TASK OBJECTIVE: Beginning with the line that holds "Beautiful Flower Wagon Art Print", copy each line to the end of the records exactly, except the pictures.

EXCERPTED RECORDS:

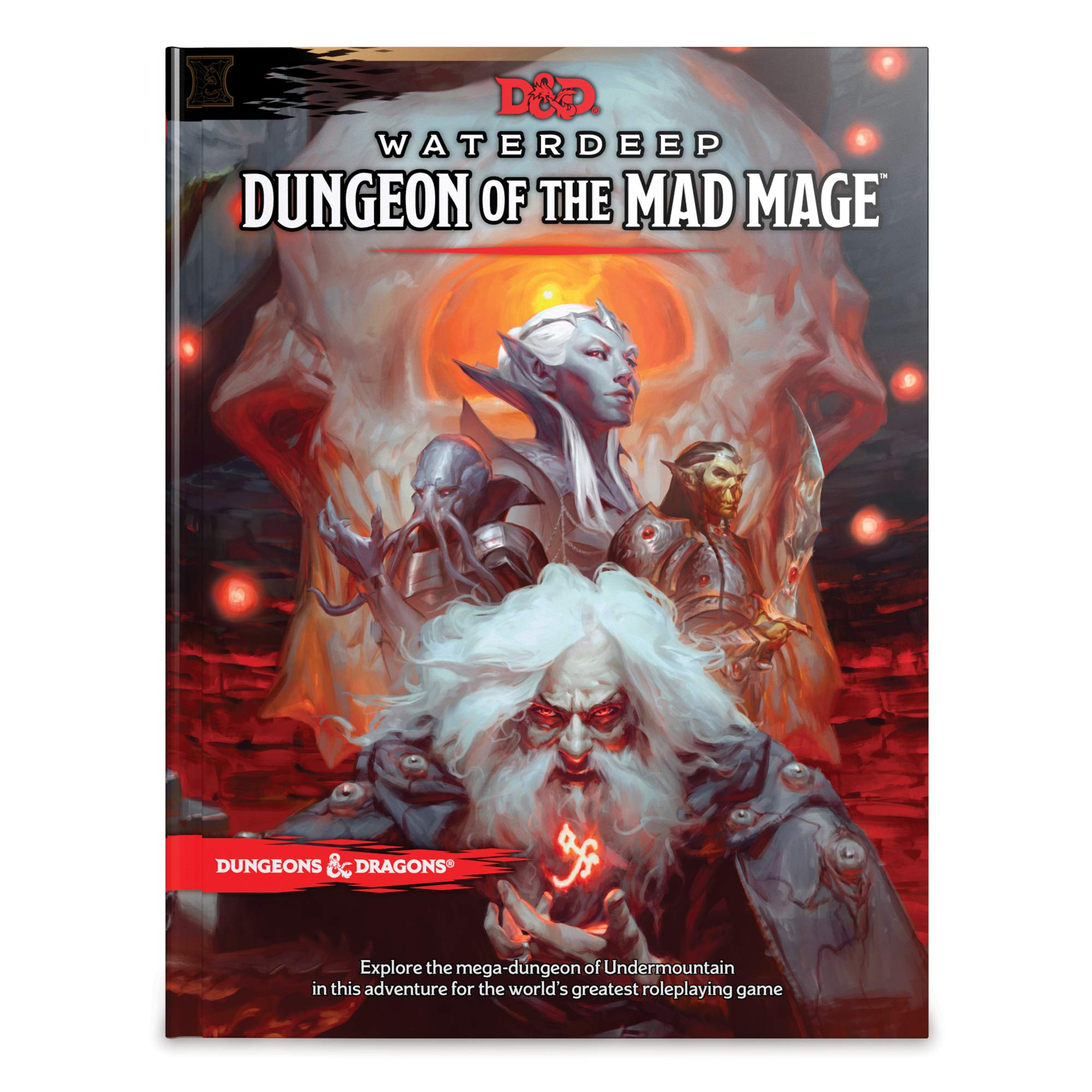 Dungeons & Dragons Waterdeep: Dungeon of the Mad Mage (Adventure Book, D&D Roleplaying Game) by Wizards of the Coast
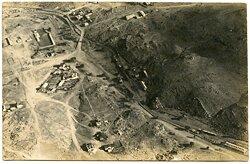 Kaiserliche Schutztruppe Fotopostkarte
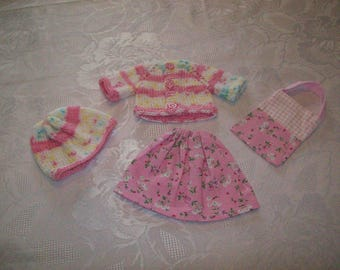 clothes for dolls 32 33 cm, with (printed cotton skirt) girls vest or sweater, hat, bag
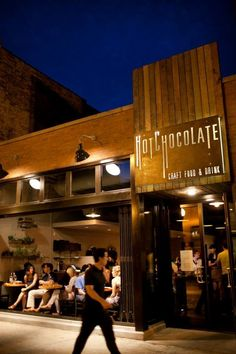 Mindy's Hot Chocolate. While the savory food and drinks are very good, the sweet and hot chocolates are predictably not to be missed from an owner with a James Beard award for best pastry chef.   The 38 Essential Chicago Restaurants, January 2015 - Eater Chicago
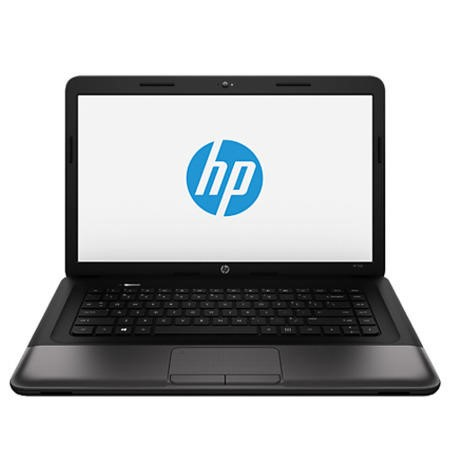 Refurbished Grade A1 HP 250 G1 Intel® Core™ i3-3110M Processor 4GB 500GB Windows 8 Laptop in Charcoal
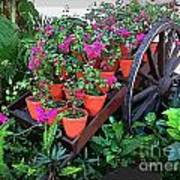 Beautiful Flower Wagon Art Print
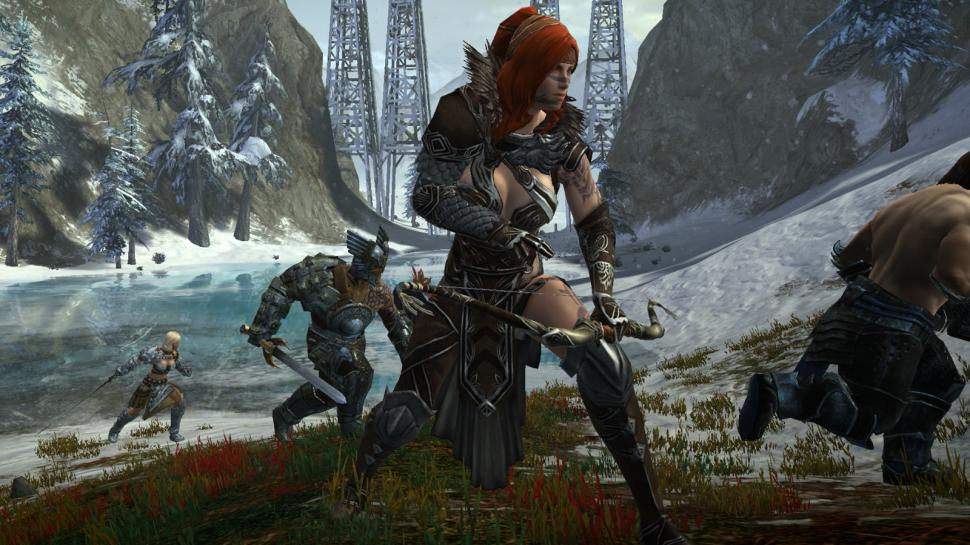 Guild Wars 2: Das Crafting-System folgt dem Motto Learning by Doing.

RESPONSE BELOW:
 Beautiful Flower Wagon Art Print
 Guild Wars 2: Das Crafting-System folgt dem Motto Learning by Doing.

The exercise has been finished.